Zwei verschiedene Spielarten des à la française

„Raymonda“ und „Clavigo“ auf DVD

oe
Stuttgart, 06/10/2009

Zwei neue Ballett-DVDs von Arthaus Musik, wie sie unterschiedlicher kaum sein könnten: Glasunow/Petipas „Raymonda“, der Zarenklassiker aus dem Jahr 1898 – als „Dancer‘s Dream“ des damals 35-jährigen Rudolf Nurejew zu seinem Dienstantritt 1983 als Chef des Pariser Opéra Balletts einstudiert (auf 107 015, 83 Minuten) – und „Clavigo“ des 75-jährigen Roland Petit Ballett zum Goethejubiläum von 1999, ebenfalls mit den Solisten, dem Corps de Ballet und dem Orchester der Pariser Opéra (auf 107 092, 87 Minuten). Frankreichs Nummer-Eins-Kompanie am Beginn der Ära Nurejew (bis 1989) – und die gleiche Kompanie mit anderen Solisten in der spezifisch französischen, von Petit in den Nach-Weltkrieg-II-Jahren begründeten Tradition eines typisch Pariser literarischen Chique zwischen Merimée („Carmen“) und Cocteau („Le jeune homme et la mort“).

Unterschiedlich nicht zuletzt darin, dass es sich bei „Raymonda“ um die Einstudierungsarbeit handelt, Proben, Gespräche mit den Solisten und Mitgliedern des Stabs, Gegenüberstellungen der individuellen Rolleninterpretationen und Ausschnitte aus der Aufführung, während „Clavigo“ eine Live-Vorstellung aus dem Palais Garnier vom Oktober 1999 bietet (mit den Etoiles Nicolas Le Riche, Clairemarie Osta, Marie-Agnès Gillot, Yann Bridard und Yann Saiz). An „Raymonda“, ebenfalls 1999 aufgenommen, ist überwiegend die damals jüngere Generation der Etoiles beteilig (mit Florence Clerc, Fanny Gaïda, Marie-Claude Pietragalla, Elisabeth Platel, Noëlla Pontois und Claude Vulpian als Raymonda – dazu noch Yvette Chauviré sozusagen als Ahnfrau, Manuel Legris, Charles Jude, José Martinez und Nurejew selbst als Jean de Brienne nebst Jean Guizerix, Laurent Hilaire und Wilfried Romoli als Abderam). Das ist ebenso unterhaltsam wie informativ – gerade auch wegen der sehr unterschiedlichen Charaktere, die hier überaus eloquent zu Worte kommen.

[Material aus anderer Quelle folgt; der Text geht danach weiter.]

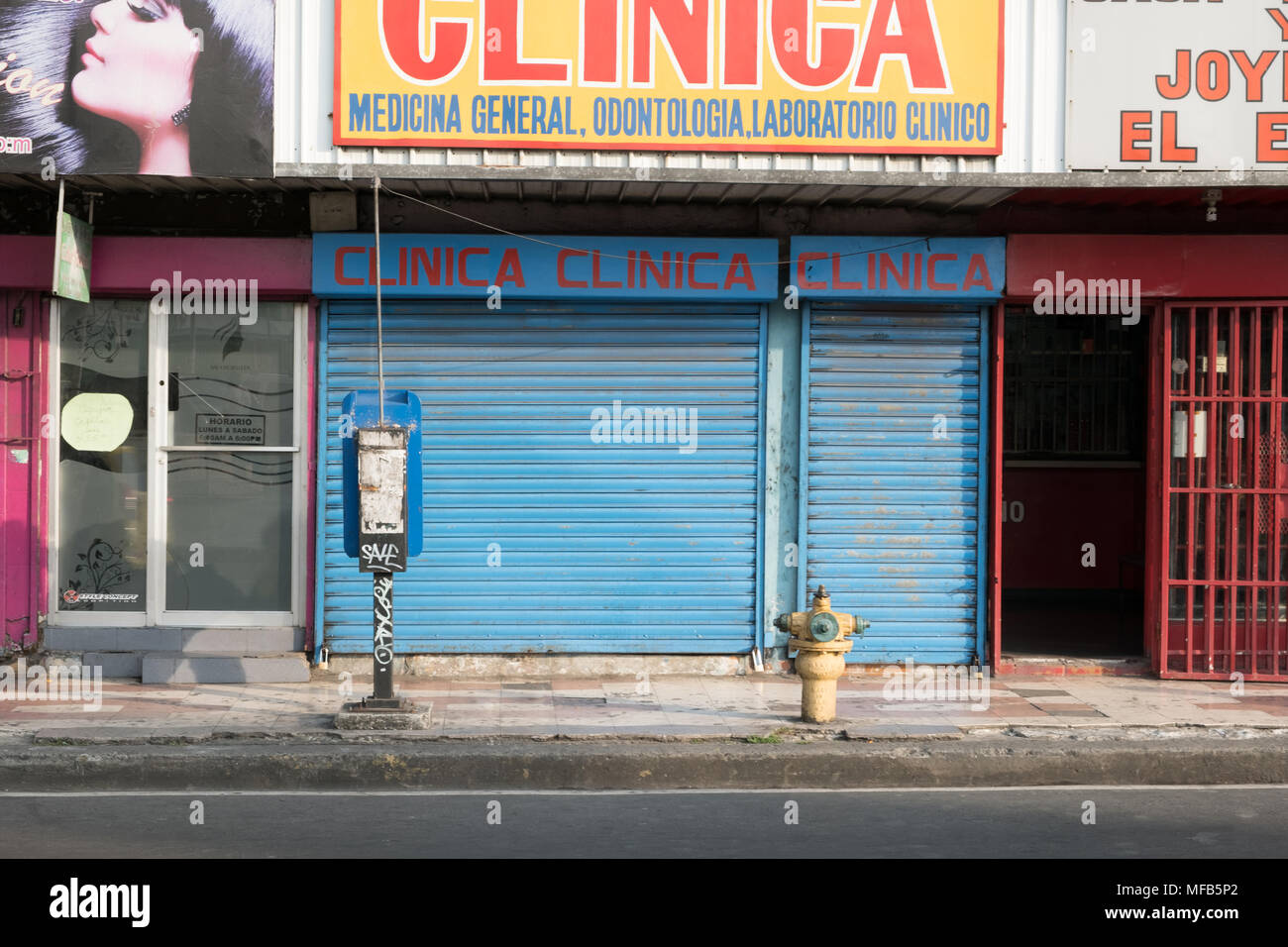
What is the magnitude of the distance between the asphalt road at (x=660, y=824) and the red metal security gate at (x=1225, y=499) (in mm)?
2771

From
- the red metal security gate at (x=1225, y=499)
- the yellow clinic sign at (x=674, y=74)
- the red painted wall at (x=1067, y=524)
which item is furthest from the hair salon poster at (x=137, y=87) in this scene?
the red painted wall at (x=1067, y=524)

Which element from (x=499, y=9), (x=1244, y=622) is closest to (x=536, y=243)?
(x=499, y=9)

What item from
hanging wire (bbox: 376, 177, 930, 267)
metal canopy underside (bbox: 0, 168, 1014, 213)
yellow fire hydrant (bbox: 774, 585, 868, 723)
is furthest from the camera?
hanging wire (bbox: 376, 177, 930, 267)

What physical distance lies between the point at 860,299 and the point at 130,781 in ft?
21.0

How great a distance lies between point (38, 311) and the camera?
10.4m

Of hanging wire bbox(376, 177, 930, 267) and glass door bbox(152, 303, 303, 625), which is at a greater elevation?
hanging wire bbox(376, 177, 930, 267)

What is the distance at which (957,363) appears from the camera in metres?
10.8

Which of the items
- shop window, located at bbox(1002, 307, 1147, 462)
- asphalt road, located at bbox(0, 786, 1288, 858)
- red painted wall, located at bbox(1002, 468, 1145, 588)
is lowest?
asphalt road, located at bbox(0, 786, 1288, 858)

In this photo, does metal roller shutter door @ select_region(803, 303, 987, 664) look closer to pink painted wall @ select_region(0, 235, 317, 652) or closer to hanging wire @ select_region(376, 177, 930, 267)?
hanging wire @ select_region(376, 177, 930, 267)

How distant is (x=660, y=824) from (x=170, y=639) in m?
5.11

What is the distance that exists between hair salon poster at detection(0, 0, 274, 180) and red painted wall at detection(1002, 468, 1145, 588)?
9474 millimetres

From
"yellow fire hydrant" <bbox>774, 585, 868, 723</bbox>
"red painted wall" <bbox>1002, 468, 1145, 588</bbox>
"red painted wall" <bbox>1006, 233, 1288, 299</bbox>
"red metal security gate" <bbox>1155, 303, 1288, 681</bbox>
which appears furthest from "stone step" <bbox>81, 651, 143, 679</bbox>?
"red painted wall" <bbox>1002, 468, 1145, 588</bbox>

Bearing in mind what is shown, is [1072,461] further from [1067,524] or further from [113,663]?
[113,663]

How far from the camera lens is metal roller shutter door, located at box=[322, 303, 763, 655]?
416 inches
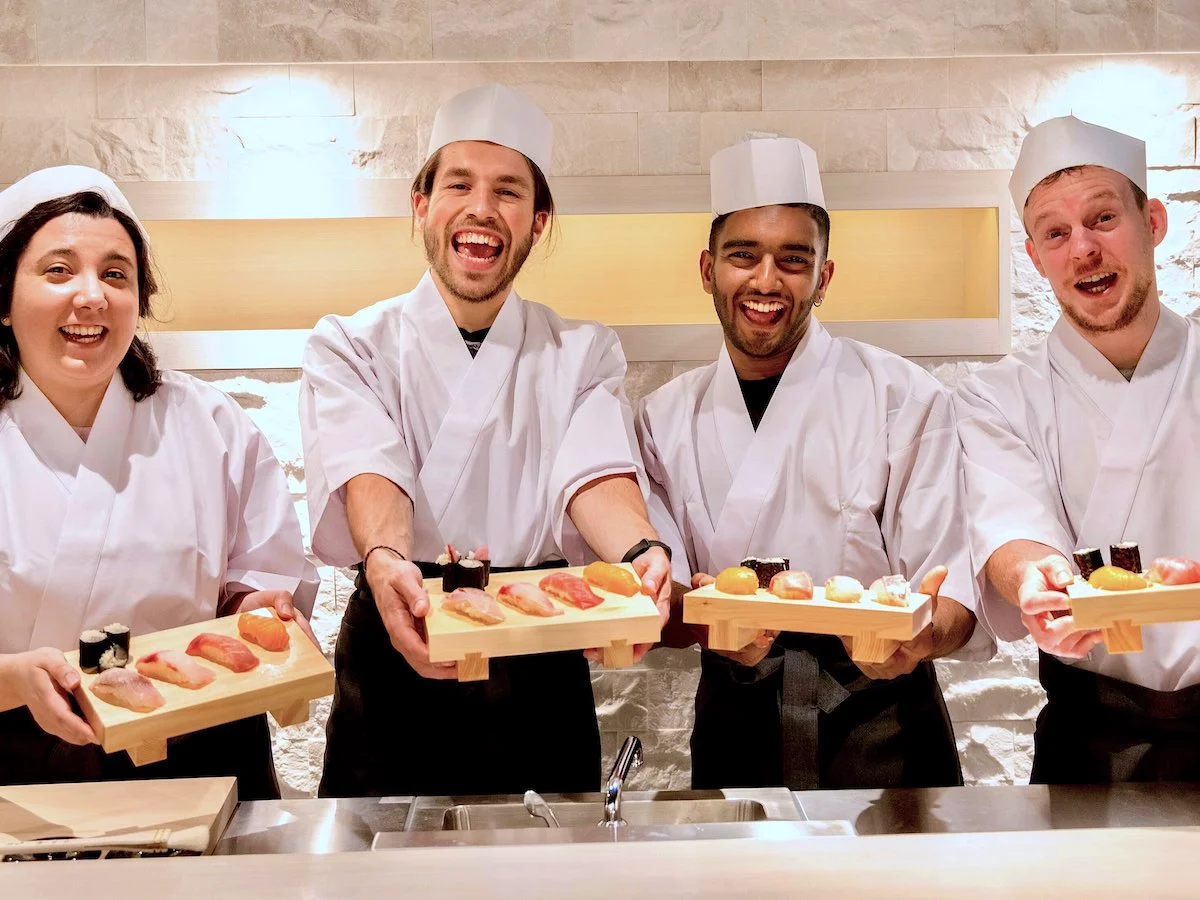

Wenn Nurejew allerdings immer wieder predigt, die Choreografie Petipas sozusagen von allem Zuckerguss zu reinigen (ihr jedoch ihren Virtuositätsglanz zu belassen), so wundert es doch sehr, dass er sich als Ausstatter Nicholas Georgiadis geholt hat, der die ganze Inszenierung mit seinem goldstrotzenden Dekor geradezu erstickt. Hier wäre weniger entschieden mehr gewesen. Aber die ganze Aufführung versprüht einen nicht zu bändigenden tänzerischen Elan. Und macht doppelt gespannt, wie sich wohl die Münchner „Raymonda“-Wiederaufnahme und die unmittelbar bevorstehende Spoerli-Produktion in Zürich dagegen behaupten. Und natürlich, wie Legris, der sich hier als eleganter Talkmaster empfiehlt, seine beeindruckende Nurejew-Erfahrung als neuer Wiener Ballettchef in die Tat umsetzen wird.

Demgegenüber nimmt sich „Clavigo“ als eine bei aller angestrebten Sexiness doch reichlich „coole“ Angelegenheit aus. Von Goetheschem „Sturm und Drang“ nicht die Spur – eher eine modernistische Schnöseligkeit der ziemlich gelangweilt wirkenden Tänzer. Es ist schon so, wie Jochen Schmidt am 20. Oktober 1999 in der FAZ befand, dass Petit wohl hauptsächlich daran interessiert war, „die lange fast ununterscheidbaren Solisten und die Gruppe möglichst virtuos zum Tanzen zu bringen … Petits Eklektizismus bringt weder eine Goethe-Interpretation (oder wenigstens eine passable Nacherzählung) zustande noch ein packendes Tanzstück, sondern nur eine Schmonzette, deren bestes Teil die langen Beine von Marie-Agnès Gillot sind.“ D‘accord!